BRIEF:
Write out the records that appear below, verbatim and complete, but without pictures.

[Records from a data collection]
•••

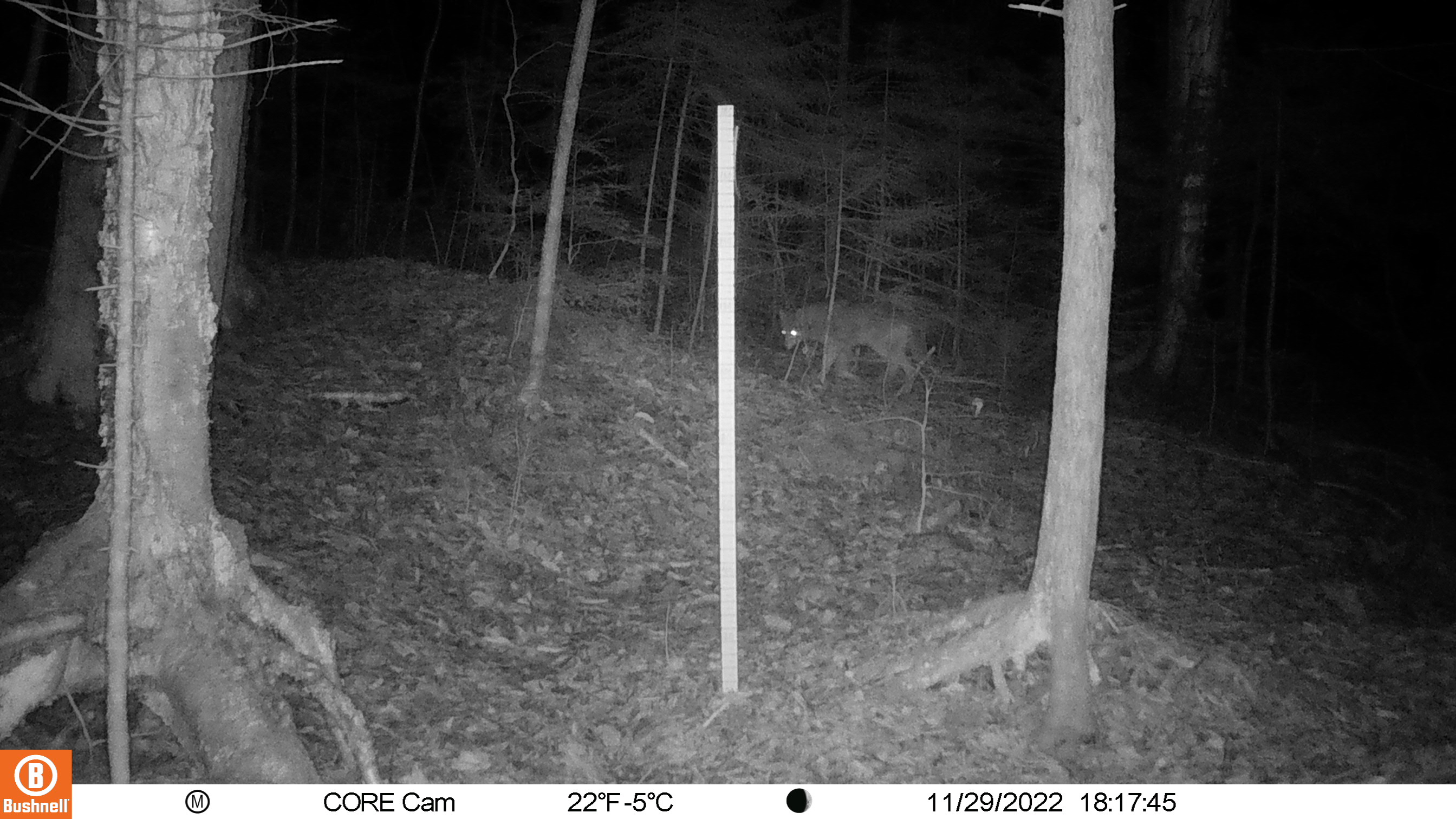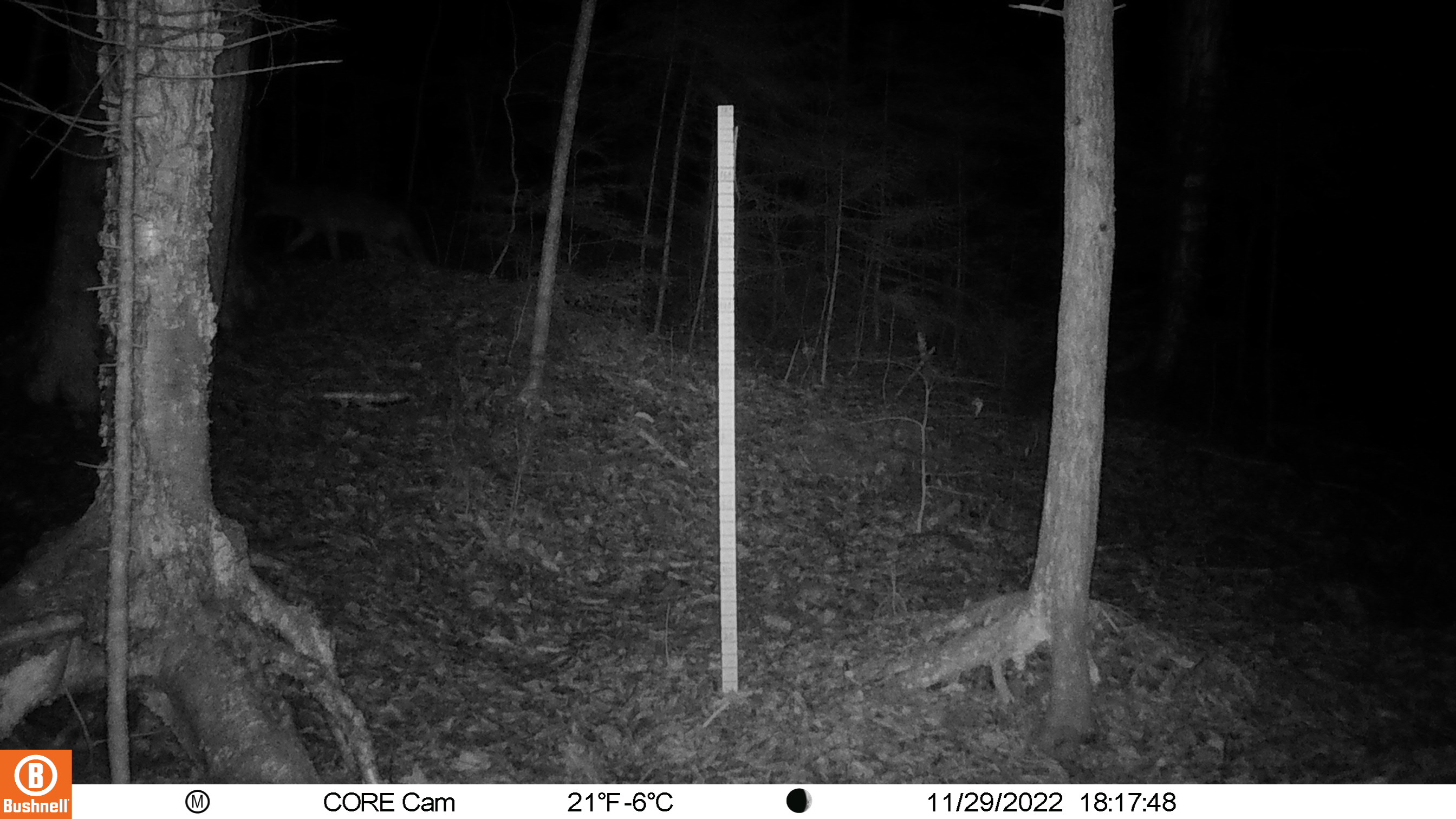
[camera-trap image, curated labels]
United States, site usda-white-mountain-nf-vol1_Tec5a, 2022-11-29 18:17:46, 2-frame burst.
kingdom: Animalia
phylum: Chordata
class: Mammalia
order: Carnivora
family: Canidae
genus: Canis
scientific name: Canis latrans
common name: coyote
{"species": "coyote (Canis latrans)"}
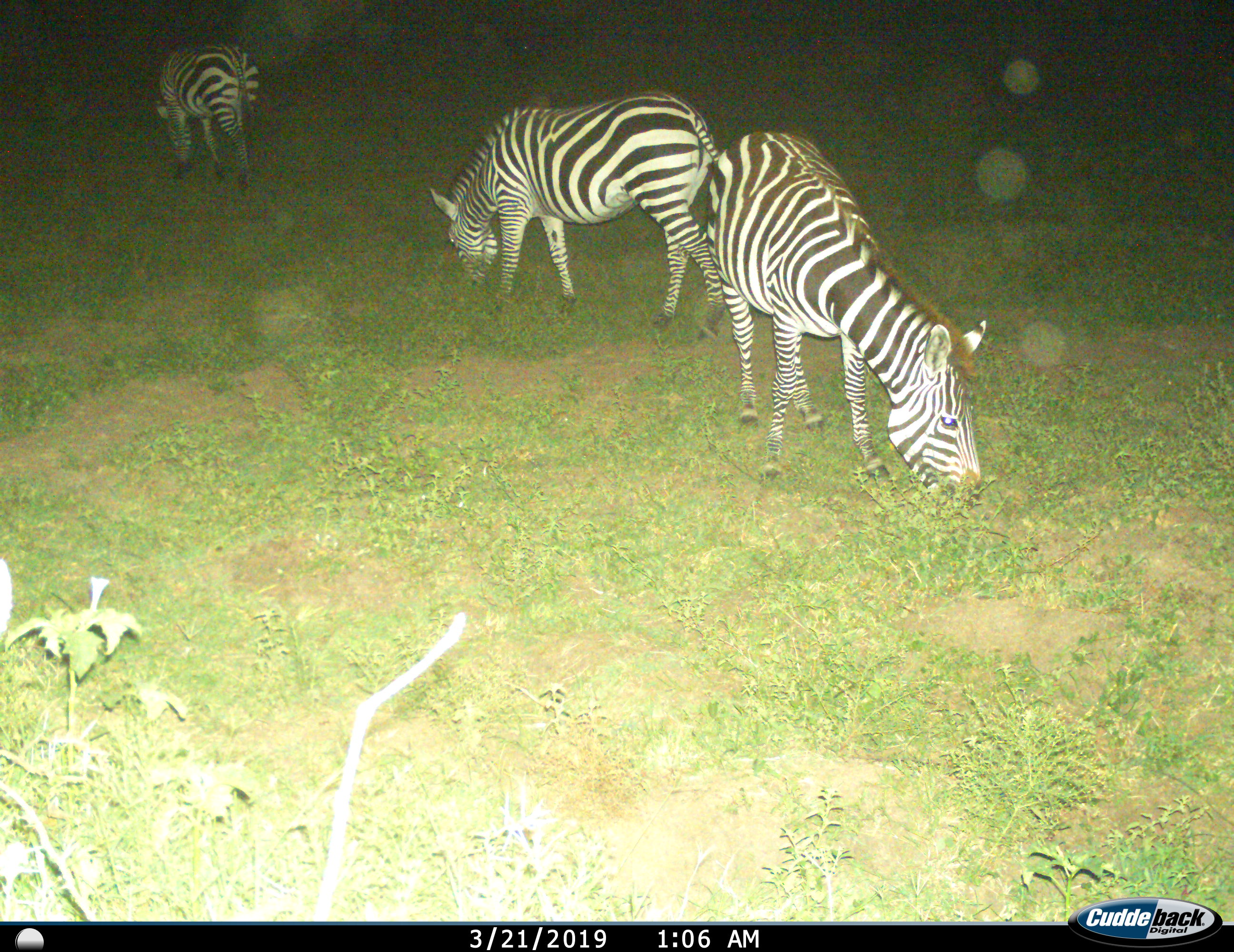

•••

WRITTEN SOLUTION:
[camera-trap image, curated labels]
United States, site usda-white-mountain-nf-vol1_Tec5a, 2022-11-29 18:17:46, 2-frame burst.
kingdom: Animalia
phylum: Chordata
class: Mammalia
order: Carnivora
family: Canidae
genus: Canis
scientific name: Canis latrans
common name: coyote
{"species": "coyote (Canis latrans)"}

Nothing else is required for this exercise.